Passon Arne, Schauer Thomas, Seel Thomas
Control Systems Group, Technische Universität Berlin, Berlin, Germany.
Front Robot AI. 2020 Nov 27;7:554639. doi: 10.3389/frobt.2020.554639. eCollection 2020.
End-effector-based robotic systems provide easy-to-set-up motion support in rehabilitation of stroke and spinal-cord-injured patients. However, measurement information is obtained only about the motion of the limb segments to which the systems are attached and not about the adjacent limb segments. We demonstrate in one particular experimental setup that this limitation can be overcome by augmenting an end-effector-based robot with a wearable inertial sensor. Most existing inertial motion tracking approaches rely on a homogeneous magnetic field and thus fail in indoor environments and near ferromagnetic materials and electronic devices. In contrast, we propose a magnetometer-free sensor fusion method. It uses a quaternion-based algorithm to track the heading of a limb segment in real time by combining the gyroscope and accelerometer readings with position measurements of one point along that segment. We apply this method to an upper-limb rehabilitation robotics use case in which the orientation and position of the forearm and elbow are known, and the orientation and position of the upper arm and shoulder are estimated by the proposed method using an inertial sensor worn on the upper arm. Experimental data from five healthy subjects who performed 282 proper executions of a typical rehabilitation motion and 163 executions with compensation motion are evaluated. Using a camera-based system as a ground truth, we demonstrate that the shoulder position and the elbow angle are tracked with median errors around 4 cm and 4°, respectively; and that undesirable compensatory shoulder movements, which were defined as shoulder displacements greater ±10 cm for more than 20% of a motion cycle, are detected and classified 100% correctly across all 445 performed motions. The results indicate that wearable inertial sensors and end-effector-based robots can be combined to provide means for effective rehabilitation therapy with likewise detailed and accurate motion tracking for performance assessment, real-time biofeedback and feedback control of robotic and neuroprosthetic motion support.
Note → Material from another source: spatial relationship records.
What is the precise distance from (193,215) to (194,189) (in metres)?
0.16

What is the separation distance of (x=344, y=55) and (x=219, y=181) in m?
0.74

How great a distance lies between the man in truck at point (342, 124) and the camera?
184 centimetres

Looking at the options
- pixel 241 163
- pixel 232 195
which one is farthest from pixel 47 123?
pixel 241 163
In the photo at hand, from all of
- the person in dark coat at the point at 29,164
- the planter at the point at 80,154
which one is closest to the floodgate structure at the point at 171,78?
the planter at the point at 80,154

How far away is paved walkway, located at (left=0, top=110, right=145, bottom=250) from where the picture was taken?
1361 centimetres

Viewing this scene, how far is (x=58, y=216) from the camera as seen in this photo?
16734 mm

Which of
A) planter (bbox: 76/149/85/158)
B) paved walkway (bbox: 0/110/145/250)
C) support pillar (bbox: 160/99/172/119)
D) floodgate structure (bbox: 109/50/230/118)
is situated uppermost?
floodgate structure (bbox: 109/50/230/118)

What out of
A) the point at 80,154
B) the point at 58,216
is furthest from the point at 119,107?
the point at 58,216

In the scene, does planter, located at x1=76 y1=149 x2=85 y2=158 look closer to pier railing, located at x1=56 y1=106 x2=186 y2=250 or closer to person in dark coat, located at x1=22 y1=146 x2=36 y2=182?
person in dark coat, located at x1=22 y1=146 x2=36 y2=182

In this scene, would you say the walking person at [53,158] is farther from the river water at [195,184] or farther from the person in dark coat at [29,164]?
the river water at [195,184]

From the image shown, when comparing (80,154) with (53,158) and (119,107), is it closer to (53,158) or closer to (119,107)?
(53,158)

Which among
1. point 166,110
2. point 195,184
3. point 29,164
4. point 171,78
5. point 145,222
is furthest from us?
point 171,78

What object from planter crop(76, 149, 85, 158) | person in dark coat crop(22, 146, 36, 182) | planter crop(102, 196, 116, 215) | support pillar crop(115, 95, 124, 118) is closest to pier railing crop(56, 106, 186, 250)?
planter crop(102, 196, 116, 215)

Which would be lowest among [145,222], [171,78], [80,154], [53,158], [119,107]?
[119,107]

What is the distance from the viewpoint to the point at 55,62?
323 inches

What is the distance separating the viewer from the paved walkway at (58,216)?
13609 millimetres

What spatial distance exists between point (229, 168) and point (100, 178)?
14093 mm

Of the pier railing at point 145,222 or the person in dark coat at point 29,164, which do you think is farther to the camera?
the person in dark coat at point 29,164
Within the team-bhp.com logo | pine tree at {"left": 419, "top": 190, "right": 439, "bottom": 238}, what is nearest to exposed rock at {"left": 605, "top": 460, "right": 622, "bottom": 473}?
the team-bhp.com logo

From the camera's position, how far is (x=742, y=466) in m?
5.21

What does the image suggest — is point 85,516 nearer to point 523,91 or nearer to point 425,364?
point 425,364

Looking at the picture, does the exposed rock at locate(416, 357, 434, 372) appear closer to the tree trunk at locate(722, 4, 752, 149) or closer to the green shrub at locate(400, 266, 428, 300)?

基于末端执行器的机器人系统在中风和脊髓损伤患者的康复中提供了易于设置的运动支持。然而,仅获取了关于系统所连接肢体节段的运动测量信息,而未获取相邻肢体节段的信息。我们在一个特定的实验装置中证明,通过为基于末端执行器的机器人增加一个可穿戴惯性传感器,可以克服这一限制。大多数现有的惯性运动跟踪方法依赖于均匀磁场,因此在室内环境以及靠近铁磁材料和电子设备时会失效。相比之下,我们提出了一种无磁强计的传感器融合方法。它使用基于四元数的算法,通过将陀螺仪和加速度计读数与沿该节段一点的位置测量相结合,实时跟踪肢体节段的方向。我们将此方法应用于上肢康复机器人用例,其中已知前臂和肘部的方向和位置,并使用佩戴在上臂的惯性传感器通过所提出的方法估计上臂和肩部的方向和位置。对五名健康受试者进行典型康复运动的282次正确执行以及163次补偿运动执行的实验数据进行了评估。使用基于摄像头的系统作为基准,我们证明肩部位置和肘部角度的跟踪中值误差分别约为4厘米和4°;并且在所有445次执行的运动中,被定义为在超过20%的运动周期内肩部位移大于±10厘米的不良补偿性肩部运动被100%正确检测和分类。结果表明,可穿戴惯性传感器和基于末端执行器的机器人可以结合起来,为有效的康复治疗提供手段,同时为性能评估、实时生物反馈以及机器人和神经假体运动支持的反馈控制提供同样详细和准确的运动跟踪。